Os grandes desafios incluem a profissionalização das cooperativas. É essencial desenvolver pessoas para o mercado cooperativo a partir dos valores que defendemos, retendo e atraindo novos talentos. Então, o processo de retenção, fazer com que as pessoas se apaixonem, gostem da cooperativa de crédito, gostem do Sicredi, é um grande desafio que precisa ser superado constantemente.

Temos um desafio de trabalhar a paixão pelas causas que defendemos, como a igualdade de gênero, o desenvolvimento de lideranças femininas e jovens, a cooperação, a educação financeira, a sustentabilidade e o desenvolvimento de futuras gerações. Esses desafios exigem conscientização e dedicação contínuas para sermos bem-sucedidos e realizarmos o potencial pleno das cooperativas de crédito no mercado financeiro brasileiro. 

5 – Quais pautas deverão ser prioridades das cooperativas financeiras na atualidade? E os compromissos daqui para frente? 

Algumas pautas que considero prioritárias incluem, primeiramente, a reafirmação da essência cooperativa. É fundamental manter esse debate constante, sobre não ser mercado, não ser banco, ser cooperativa. As pautas regulatórias e normativas são vitais, assim como aquelas relacionadas ao desenvolvimento de pessoas, tanto colaboradores quanto novas lideranças de associados. 

Além disso, a pauta tecnológica é crucial, envolvendo inteligência artificial e outros mecanismos que atendam nossos associados e proporcionem um ambiente moderno e atualizado para nossos colaboradores, permitindo que desenvolvam suas carreiras e realizem seus sonhos. 

A questão climática será mais uma pauta recorrente devido aos desastres naturais e às mudanças extremas de temperatura, chuva e tempestades. Esses temas estarão próximos das cooperativas e das agendas globais relacionadas ao clima. A inclusão e a educação financeira continuarão sendo temas centrais, pois fazem parte do nosso núcleo, de nossos valores e da nossa identidade.
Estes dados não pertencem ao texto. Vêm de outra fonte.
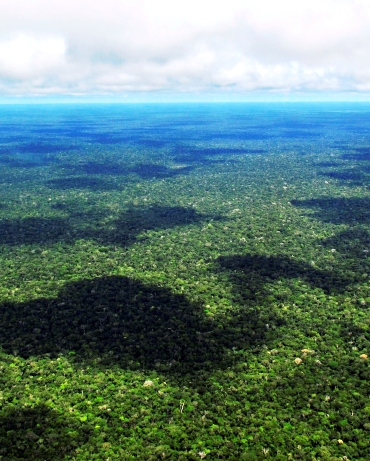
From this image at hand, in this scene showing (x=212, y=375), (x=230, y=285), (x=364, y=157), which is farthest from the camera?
(x=364, y=157)

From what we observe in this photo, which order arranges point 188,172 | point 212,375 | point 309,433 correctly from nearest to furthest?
point 309,433 < point 212,375 < point 188,172

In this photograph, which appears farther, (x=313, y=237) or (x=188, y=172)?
(x=188, y=172)

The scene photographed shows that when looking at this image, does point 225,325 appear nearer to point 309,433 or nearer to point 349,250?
point 309,433

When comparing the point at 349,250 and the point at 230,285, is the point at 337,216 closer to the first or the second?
the point at 349,250

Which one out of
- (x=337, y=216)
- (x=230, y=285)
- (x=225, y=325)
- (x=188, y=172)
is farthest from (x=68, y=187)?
(x=225, y=325)

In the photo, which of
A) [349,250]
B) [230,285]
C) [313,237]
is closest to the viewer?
[230,285]

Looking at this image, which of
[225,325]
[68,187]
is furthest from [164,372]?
[68,187]
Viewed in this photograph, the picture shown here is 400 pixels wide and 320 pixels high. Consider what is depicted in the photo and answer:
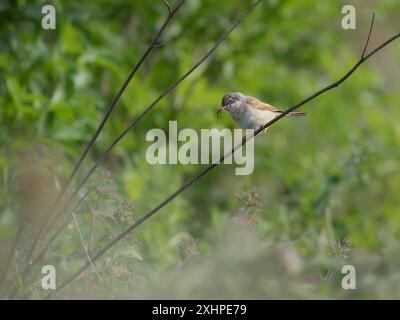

Essas pautas se transformam em compromissos, que se interligam e são fundamentais para a nossa lógica de atuação. 

6- Qual a importância de reforçar a representatividade brasileira perante o movimento internacional? Como isso impacta o futuro das cooperativas de crédito?

Temos feito um esforço significativo junto ao Conselho Mundial para fortalecer nossa representação, destacando nosso crescimento em associados, ativos e presença. Trabalhamos internamente para que outras confederações brasileiras participem do movimento, somando forças. Quando os observadores externos percebem que estamos organizados no movimento da Organização das Cooperativas Brasileiras (OCB), no Conselho Especializado de Crédito (CECO) e buscando convênios com o Banco Central do Brasil, isso nos torna mais fortes. 

Nos últimos 12 anos, conseguimos homenagear no ambiente da Conferência Mundial das Cooperativas de Crédito promovida pelo Woccu três cidadãos brasileiros notáveis no cenário nacional e internacional do cooperativismo. Em 2014, Roberto Rodrigues, ex-presidente da OCB e ministro, foi reconhecido em Denver, Colorado, por sua autoridade no crédito. Em 2018, o Conselho Mundial, em um grande evento nas Bahamas, reconheceu Márcio Lopes de Freitas, presidente da OCB, com uma distinção especial. Recentemente, no evento em Boston, o Conselho Mundial reconheceu o deputado Arnaldo Jardim, presidente da Frencoop. 

Mostrar essas conquistas para o mundo é fundamental, pois fortalece nossa posição e sublinha a relevância das cooperativas de crédito brasileiras no contexto internacional. Embora exija esforço, essa representação é extremamente valiosa e impacta positivamente o futuro das cooperativas de crédito, promovendo seu desenvolvimento e reconhecimento global.